IAI alone is not an indication for immediate cesarean delivery, and labor should be actively managed following standard guidelines to expedite delivery. The decision to proceed with cesarean delivery should be based on additional maternal or fetal indications.
In tandem with antibiotic therapy, it is essential to notify the pediatric care team of the maternal fever, as this greatly impacts the evaluation and treatment of the neonate following delivery, who will make necessary preparations for any additional laboratory analysis, antimicrobial treatment, and other potential treatments required in the intensive care unit setting.
Maternal postpartum management should be individualized based on route of delivery.

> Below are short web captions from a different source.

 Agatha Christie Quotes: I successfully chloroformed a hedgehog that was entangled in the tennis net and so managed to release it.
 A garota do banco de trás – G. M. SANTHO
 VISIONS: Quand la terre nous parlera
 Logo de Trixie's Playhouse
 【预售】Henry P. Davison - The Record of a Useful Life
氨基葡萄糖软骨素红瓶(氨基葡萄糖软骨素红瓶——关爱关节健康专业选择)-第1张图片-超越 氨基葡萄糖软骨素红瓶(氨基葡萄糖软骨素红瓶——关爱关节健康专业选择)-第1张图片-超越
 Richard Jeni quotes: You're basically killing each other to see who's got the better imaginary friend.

Limited dosing of antibiotics is acceptable following vaginal deliveries, wherein patients receive only one additional dose of antibiotics after delivery is complete. Patients undergoing cesarean deliveries, however, benefit from continuation of intrapartum antibiotics, with the addition of clindamycin at time of surgery, for at least 24 hours after delivery to prevent development of postpartum endometritis. Duration of therapy and antimicrobial regimen beyond these recommendations should be based upon clinical risk factors including persistent maternal fever and bacteremia.
Further Reading:
Committee on Obstetric Practice. Committee Opinion No. 712: Intrapartum Management of Intraamniotic Infection. Obstet Gynecol. 2017 Aug;130(2):e95-e101. doi: 10.1097/AOG.0000000000002236.
Higgins RD, Saade G, Polin RA, et al. Evaluation and Management of Women and Newborns with a Maternal Diagnosis of Chorioamnionitis: Summary of a Workshop. Obstet Gynecol. 2016 Mar;127(3):426-36. doi: 10.1097/AOG.0000000000001246.

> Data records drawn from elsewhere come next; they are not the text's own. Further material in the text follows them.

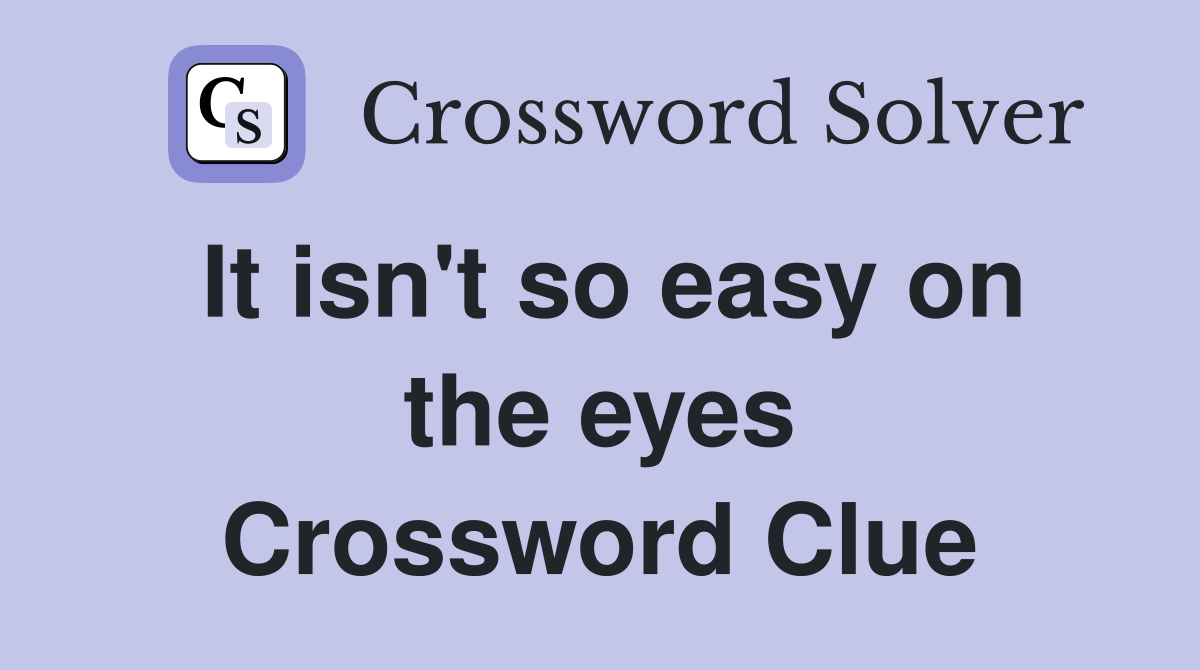 It isn't so easy on the eyes Crossword Clue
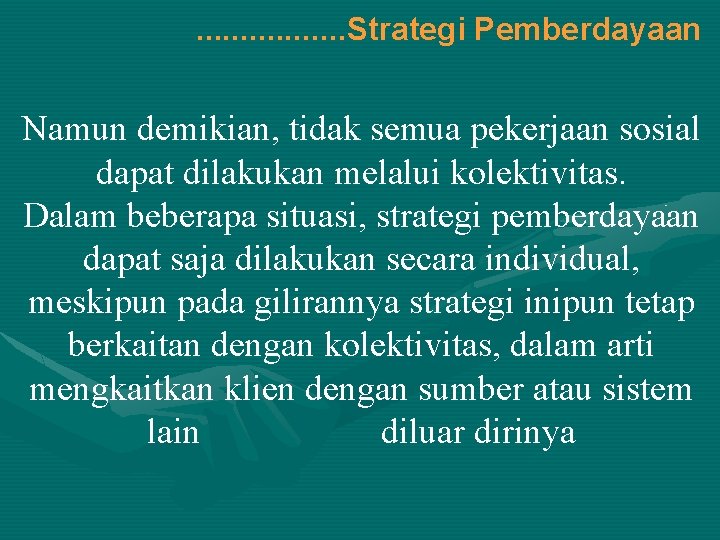 . . . . Strategi Pemberdayaan Namun demikian, tidak semua pekerjaan sosial dapat dilakukan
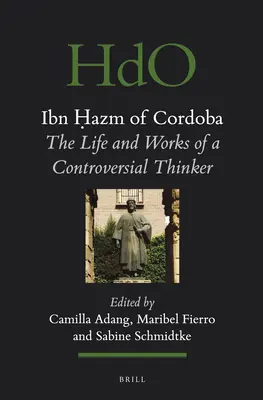 Ibn Ḥazm din Cordoba: Viața și opera unui gânditor controversat: The Life and Works of a Controversial Thinker - Ibn Ḥazm of Cordoba: The Life and Works of a Controversial Thinker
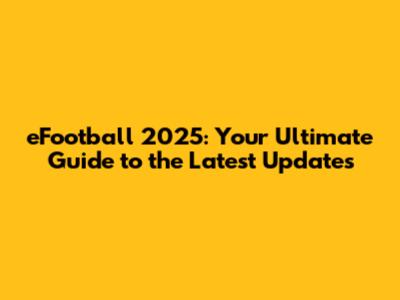 eFootball 2025: Your Ultimate Guide to the Latest Updates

Martingano D, Renson A, Rogoff S, Singh S, et al. Daily gentamicin using ideal body weight demonstrates lower risk of postpartum endometritis and increased chance of successful outcome compared with traditional 8-hour dosing for the treatment of intrapartum chorioamnionitis. J Matern Fetal Neonatal Med. 2019 Oct;32(19):3204-3208. doi: 10.1080/14767058.2018.1460348. Epub 2018 Apr 12. PMID: 29642754.
Hood K, Ulfers A, Mersch M, Martingano D et al. Limited Postpartum Versus 24-Hour Antibiotic Dosing Regimens Following Intrapartum Chorioamnionitis. Obstetrics & Gynecology. 2020 May 1;135:11S.
Initial approval March 2018; Revised November 2019; Revised July 2021. Minor Revision March 2023.Revised January 2025.